─── Excerpt provided ───
Love, feels like heaven, hurts like hell! They say, ‘Everything is fair in love and war!” But is it always true?
Does love give you every right to energize full control and ownership over the other person? Does love make the other person, one of your belongings? The answer to all the questions is, “no.”
Love is not about enslaving the other person who is in a relationship with you. Love has nothing to do with possession. People often seem to forget that.
Here is a list of three things that feel like love, but does not “qualify,” enough to be love: (i) infatuation (ii) lust (iii) (and this is the deadliest one), obsession.
Yes, you read it right, obsession is worse than lust, something which made it to the ‘Seven Deadly Sins.” Obsession is an unhealthy habit which leads to terrible consequences. One can easily say it is a form of mental disorder. A mental disorder, so deadly, that it can result in murder, rape, or any other form of violence.
The very recent incident that caused a stir in Bangladesh was about Khadiza Begum Nargis.
She had been brutally attacked with a machete by her alleged boyfriend, Badrul Alam, an economics department student at Shahjalal University of Science and Technology (SUST).
Shah Paran police OC Shahjalal Munsi said, “We have come to know that Alam and Khadiza were dating. Our initial suspicion is that Alam did this heinous act as he was angry about a recent spate of quarrel with her.”
A video footage of the attack recorded on a mobile phone by a bystander has gone viral in the social media, for everyone to see. This incident caused a huge outrageous in Sylhet. Khadiza was immediately rushed to Osmani Medical College Hospital, while, Alam received a severe public beating.
─── Entries supplied ───
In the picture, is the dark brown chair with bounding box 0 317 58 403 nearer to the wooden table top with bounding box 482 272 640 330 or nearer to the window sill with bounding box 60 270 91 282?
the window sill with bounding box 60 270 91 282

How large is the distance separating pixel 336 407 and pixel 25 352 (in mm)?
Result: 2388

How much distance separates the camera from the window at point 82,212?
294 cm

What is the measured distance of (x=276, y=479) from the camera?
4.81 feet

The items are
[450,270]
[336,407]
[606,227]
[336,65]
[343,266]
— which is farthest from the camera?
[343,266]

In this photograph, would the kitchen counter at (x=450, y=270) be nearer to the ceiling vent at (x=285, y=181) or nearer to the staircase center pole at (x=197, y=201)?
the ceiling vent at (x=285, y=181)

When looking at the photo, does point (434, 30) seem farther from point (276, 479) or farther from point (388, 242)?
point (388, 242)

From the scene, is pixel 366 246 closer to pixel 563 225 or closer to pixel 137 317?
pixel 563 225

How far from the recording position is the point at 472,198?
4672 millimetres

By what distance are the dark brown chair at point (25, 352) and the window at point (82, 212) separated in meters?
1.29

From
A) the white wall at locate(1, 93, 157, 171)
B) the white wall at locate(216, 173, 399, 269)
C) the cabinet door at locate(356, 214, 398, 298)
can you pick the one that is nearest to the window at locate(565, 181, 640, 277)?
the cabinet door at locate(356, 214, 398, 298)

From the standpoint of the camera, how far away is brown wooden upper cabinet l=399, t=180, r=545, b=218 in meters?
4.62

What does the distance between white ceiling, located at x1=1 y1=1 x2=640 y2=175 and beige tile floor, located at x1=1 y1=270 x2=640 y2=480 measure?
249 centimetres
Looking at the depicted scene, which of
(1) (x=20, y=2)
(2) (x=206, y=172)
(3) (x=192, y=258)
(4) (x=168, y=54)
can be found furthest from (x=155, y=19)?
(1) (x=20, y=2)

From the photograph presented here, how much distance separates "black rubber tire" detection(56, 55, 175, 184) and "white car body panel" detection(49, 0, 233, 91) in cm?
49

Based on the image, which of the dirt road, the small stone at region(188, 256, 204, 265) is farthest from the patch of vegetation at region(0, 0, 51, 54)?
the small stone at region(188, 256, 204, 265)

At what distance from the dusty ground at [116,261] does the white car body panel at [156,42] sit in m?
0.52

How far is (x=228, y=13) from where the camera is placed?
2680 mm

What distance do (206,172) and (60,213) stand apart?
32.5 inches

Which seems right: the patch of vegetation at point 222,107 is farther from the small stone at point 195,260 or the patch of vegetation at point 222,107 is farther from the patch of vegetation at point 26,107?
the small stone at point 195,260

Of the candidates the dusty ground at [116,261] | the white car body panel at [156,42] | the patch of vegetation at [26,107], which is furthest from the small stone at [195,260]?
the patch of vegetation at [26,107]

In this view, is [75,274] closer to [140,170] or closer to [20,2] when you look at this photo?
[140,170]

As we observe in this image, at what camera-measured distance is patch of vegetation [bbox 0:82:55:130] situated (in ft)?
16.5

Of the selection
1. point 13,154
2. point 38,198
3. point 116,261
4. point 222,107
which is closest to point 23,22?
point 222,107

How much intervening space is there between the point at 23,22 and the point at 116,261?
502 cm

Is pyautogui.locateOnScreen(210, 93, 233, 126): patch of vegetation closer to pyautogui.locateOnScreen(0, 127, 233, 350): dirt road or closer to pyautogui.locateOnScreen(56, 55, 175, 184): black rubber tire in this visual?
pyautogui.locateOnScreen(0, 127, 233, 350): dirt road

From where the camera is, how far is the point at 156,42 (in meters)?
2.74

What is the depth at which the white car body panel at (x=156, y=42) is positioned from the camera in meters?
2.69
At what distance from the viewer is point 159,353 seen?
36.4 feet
───
### Work instructions
Continue the piece on love and obsession, starting right after its last sentence. The rows come from a separate source and are unrelated to the piece on love and obsession.

### Written response
The SUST authorities suspended Badrul from the University, as well. Although it has been claimed that Alam was the vice-president of SUST Chhatra League, the Chhatra League wing at SUST denied it.
Even, the SUST Chhatra League criticized the attack and demanded punishment for Badrul in their press statement.
Home Minister Asaduzzaman Khan Kamal said whoever had attacked or hacked Khadiza would be brought under punishment. But Khadiza’s condition is critical. The doctors at Square Hospital that she has only 5%-10% chances of surviving.
This sure is a brand new way of taking revenge due to a small fight between the lovers. Throwing acid was also a powerful and brutal way to extract revenge for rejection for marriage or relationship.
Not only females but even men have had their share of grievance as well, being an acid victim. 22-year-old Sadaqat, had been an acid victim when he refused to marry 40-year-old Shamim Banu.
The victim suffered from more than 50% burn on his body. The surprising thing is that this incident had taken place in Pakistan, where it is usually the other way around.
Usually, the women are the victims, but this unfortunate young man had to go through this tragic episode. Shamim Banu had confessed her misdeeds during the initial interrogation.
The tragedy, however, does not end here. Even in marriages, we see such unfortunate incidents.
In Hyderabad, Arun Digambar throttled his wife Suman to death. The most shocking thing is, they had been married for twelve years and had three children.
Arun, was an alcoholic and would often be physically abusive towards his wife. Not only that, but he was also very suspicious of her. When, he came back home drunk, and she refused to serve him dinner, he started blaming her for neglecting her wifely duties, due to her extramarital affair with some other man. Mangalhat inspector R. Srinivas said, “When he found her asleep he strangled her with the sari she was wearing and after making sure that she had died he fled.” Arun was later arrested and taken into custody.
These are only a few instances of how obsession can destroy relationships.
Obsession does not just merely mean being physically abusive due to possessiveness. Mentally abusing someone, and pressurizing them to do something against their will, is also an indicator to break off the relationship or marriage.
Married people, nowadays can get help by going through, marriage counseling. Since marriage is a huge deal and usually involves children and elders, it should be given a second thought, depending on the solution to the problem.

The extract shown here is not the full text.